Герой исчез – вот фокус, который более всего нам интересен в этой метаморфозе автора и текста на рубеже зимы и весны 1825 года.
Онегина не видно. Поцелуй беглянки из 38-й строфы повиснул в воздухе, не найдя адресата. В 44-й, в ванне со льдом – ударение на предлог – также никто не обнаружен, виден только лед, треснувший посередине (где и помещается предлог).
Одновременно, проступая темной краской сквозь эту обезвешенную кисею, выплывает вперед и рассыпается перед глазами какая-то суматошная дробь, как будто никому не нужная, но запоминаемая в первую очередь.
На красных лапках гусь тяжелый,
Задумав плыть по лону вод,
Ступает бережно на лед.
Скользит и падает.
Именно бережно. Здесь каждый звук знает свой вес. В тот момент, когда персонаж исчез или сам превратился в стороннего наблюдателя, фон ожил и сделался на время самодостаточен. Детали взяли верх.

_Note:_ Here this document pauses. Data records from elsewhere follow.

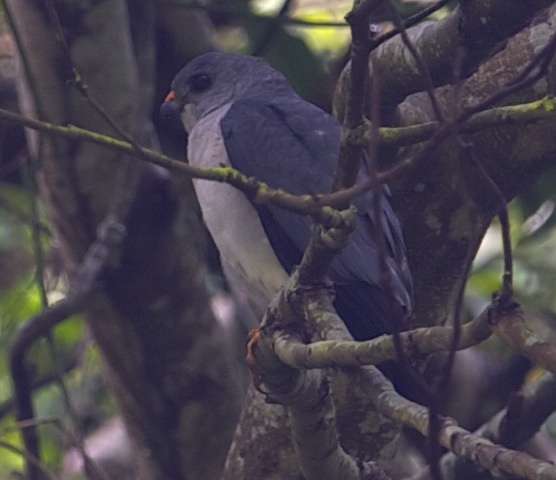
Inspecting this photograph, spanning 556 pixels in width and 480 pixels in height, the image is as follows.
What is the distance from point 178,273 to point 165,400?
47 cm

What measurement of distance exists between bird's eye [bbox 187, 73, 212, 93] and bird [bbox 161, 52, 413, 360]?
30 cm

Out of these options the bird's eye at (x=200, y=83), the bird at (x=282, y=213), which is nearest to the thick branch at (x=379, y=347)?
the bird at (x=282, y=213)

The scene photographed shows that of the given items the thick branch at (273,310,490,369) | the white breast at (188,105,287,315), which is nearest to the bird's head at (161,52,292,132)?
the white breast at (188,105,287,315)

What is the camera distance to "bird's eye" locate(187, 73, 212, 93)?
12.6ft

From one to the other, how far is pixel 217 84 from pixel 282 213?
940 millimetres

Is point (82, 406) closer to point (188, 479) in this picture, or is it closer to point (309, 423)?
point (188, 479)

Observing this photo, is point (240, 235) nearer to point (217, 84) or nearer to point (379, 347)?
point (217, 84)

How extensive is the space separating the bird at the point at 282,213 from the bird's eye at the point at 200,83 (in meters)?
0.30

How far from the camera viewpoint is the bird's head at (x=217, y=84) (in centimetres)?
372

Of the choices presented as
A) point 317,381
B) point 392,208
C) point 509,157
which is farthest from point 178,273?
point 317,381

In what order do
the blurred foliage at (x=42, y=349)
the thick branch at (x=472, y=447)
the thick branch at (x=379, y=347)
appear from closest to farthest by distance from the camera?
the thick branch at (x=472, y=447) → the thick branch at (x=379, y=347) → the blurred foliage at (x=42, y=349)

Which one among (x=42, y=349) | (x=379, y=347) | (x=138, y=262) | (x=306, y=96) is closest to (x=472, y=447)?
(x=379, y=347)

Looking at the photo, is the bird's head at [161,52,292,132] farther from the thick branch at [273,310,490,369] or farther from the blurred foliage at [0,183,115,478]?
the thick branch at [273,310,490,369]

Вот они, искомые, «голые» слова.
* * *
Нет, герой в этом новом, постепенно открывающемся, оплотняющемся мире не отменен. Теперь, на время, – он сторонний наблюдатель (таков сегодня Пушкин: весь в наблюдении, просеивании взглядом нового мира). В «Онегине» видно то, что видит Онегин, сам он пока невидим.

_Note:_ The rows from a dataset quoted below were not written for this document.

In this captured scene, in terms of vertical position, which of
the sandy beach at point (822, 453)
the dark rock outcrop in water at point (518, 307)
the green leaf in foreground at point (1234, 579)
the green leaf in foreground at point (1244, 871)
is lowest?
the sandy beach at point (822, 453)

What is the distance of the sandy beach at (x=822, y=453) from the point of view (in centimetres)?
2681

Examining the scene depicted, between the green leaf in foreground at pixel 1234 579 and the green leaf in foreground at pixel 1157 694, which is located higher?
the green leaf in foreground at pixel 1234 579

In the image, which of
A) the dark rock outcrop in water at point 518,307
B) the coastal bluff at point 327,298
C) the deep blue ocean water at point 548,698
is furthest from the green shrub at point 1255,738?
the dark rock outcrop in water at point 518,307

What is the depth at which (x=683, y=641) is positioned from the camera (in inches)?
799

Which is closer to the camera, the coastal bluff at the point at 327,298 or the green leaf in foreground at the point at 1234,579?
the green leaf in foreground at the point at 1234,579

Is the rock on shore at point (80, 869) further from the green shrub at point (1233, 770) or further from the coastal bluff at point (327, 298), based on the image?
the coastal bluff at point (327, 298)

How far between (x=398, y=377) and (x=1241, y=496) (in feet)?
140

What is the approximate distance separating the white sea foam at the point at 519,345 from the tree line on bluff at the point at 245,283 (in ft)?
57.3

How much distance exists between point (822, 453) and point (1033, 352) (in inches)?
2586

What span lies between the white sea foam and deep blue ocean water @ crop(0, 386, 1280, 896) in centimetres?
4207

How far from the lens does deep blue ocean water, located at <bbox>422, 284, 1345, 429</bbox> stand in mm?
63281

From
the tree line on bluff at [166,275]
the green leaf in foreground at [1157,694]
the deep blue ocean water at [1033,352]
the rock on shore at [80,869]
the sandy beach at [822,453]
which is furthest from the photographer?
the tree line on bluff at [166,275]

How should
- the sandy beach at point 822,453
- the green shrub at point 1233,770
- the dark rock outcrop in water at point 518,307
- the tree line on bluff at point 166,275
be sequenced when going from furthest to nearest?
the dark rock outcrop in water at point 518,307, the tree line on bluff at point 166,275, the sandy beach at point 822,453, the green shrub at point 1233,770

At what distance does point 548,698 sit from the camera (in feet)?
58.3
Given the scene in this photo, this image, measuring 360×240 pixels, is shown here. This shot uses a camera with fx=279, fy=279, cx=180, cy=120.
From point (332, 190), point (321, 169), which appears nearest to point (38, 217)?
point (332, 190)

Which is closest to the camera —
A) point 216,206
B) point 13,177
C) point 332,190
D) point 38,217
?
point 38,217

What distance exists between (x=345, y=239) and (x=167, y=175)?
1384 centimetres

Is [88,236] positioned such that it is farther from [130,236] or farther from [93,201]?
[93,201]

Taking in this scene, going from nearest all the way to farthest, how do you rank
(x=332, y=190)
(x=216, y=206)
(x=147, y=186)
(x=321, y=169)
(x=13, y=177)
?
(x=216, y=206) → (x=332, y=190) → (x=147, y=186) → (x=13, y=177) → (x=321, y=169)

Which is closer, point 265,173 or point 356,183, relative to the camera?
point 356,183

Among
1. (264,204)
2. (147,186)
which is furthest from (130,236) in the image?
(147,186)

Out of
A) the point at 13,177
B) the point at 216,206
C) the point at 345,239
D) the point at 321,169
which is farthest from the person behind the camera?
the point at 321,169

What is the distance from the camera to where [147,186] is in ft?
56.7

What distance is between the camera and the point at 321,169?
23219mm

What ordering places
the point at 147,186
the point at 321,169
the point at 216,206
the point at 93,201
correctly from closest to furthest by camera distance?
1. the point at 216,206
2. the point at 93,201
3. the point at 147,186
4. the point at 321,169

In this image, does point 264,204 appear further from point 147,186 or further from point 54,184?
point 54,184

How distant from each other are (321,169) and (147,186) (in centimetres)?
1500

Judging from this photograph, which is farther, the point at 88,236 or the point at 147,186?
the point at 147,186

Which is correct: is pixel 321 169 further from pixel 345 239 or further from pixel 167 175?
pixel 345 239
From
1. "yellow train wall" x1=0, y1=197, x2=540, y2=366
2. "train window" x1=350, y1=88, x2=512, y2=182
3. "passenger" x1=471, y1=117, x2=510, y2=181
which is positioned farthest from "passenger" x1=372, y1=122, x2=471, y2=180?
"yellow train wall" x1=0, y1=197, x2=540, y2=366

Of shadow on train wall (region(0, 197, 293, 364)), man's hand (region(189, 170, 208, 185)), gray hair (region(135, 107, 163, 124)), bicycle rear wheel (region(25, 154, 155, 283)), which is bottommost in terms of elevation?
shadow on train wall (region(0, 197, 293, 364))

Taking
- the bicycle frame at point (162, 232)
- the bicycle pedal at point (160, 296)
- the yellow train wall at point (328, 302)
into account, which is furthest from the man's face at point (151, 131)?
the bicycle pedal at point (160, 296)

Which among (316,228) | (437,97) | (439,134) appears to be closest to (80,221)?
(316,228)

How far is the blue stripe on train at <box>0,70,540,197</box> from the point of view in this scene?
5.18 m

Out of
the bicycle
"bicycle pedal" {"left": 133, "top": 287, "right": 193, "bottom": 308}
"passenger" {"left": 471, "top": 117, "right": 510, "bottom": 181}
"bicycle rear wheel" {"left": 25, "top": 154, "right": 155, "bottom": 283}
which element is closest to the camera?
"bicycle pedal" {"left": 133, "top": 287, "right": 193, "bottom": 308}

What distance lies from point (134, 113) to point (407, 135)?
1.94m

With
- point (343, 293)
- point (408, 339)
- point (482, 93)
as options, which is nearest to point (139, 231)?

К этому привела вынужденная остановка, торможение, неподвижность в топком, ватном Пскове. То, что раньше пролетало мимо окна кибитки, растворялось в белой накипи у горизонта, теперь торчит весь день перед глазами: забор, лохматая собака, лошадь мотает головой, снег уже так черен, что его не отличить от грязи, расплеснутой по двору. Плотные пустоты, предметы, веяния весны.
Эти лошади и собаки вечны, равно и глаза светловолосой девы, которую ты спрашиваешь о Марии Египетской, а она молчит, как если бы ее (или тебя) тут не было. Их можно прямо ставить в «Годунова».
Наблюдение, производимое глазами «прозревшего» Онегина, углубило картину русского мира, проложило по ней поперечную «народную» ось.
Теперь «оптика» Пушкина умножена вдвое; он еще побьется с англичанином за краски и слова. Пушкинский текст уже не линеарен: ему добавилось еще одно измерение. Он разрастается в (говорящую, звучащую) плоскость – с исторической «изнанкой». Пушкину стал «пространственно» подвластен окрестный пейзаж.
Русский мир более не ноль, где актуальны только центр (Петербург) и край (Таврида), теперь по меньшей мере он «плоско плотен». По нему наведен перекресток: вертикальный штрих героя перечеркнут линией народа и псковской пустыни, осью «икс».
Свету прибавляется, измерений прибавляется; новое пространство Пушкина начинает понемногу совпадать с тем исходным пространством, что открылось ему когда-то над озером Кучане и наградило на полгода немотой, ибо оно было неописуемо.
Теперь он в нем пошевелился, точно ребенок во чреве.
Вчерашний «утопленник» ожил: встал и огляделся на дне. Заговорил: первые слова взошли ото дна.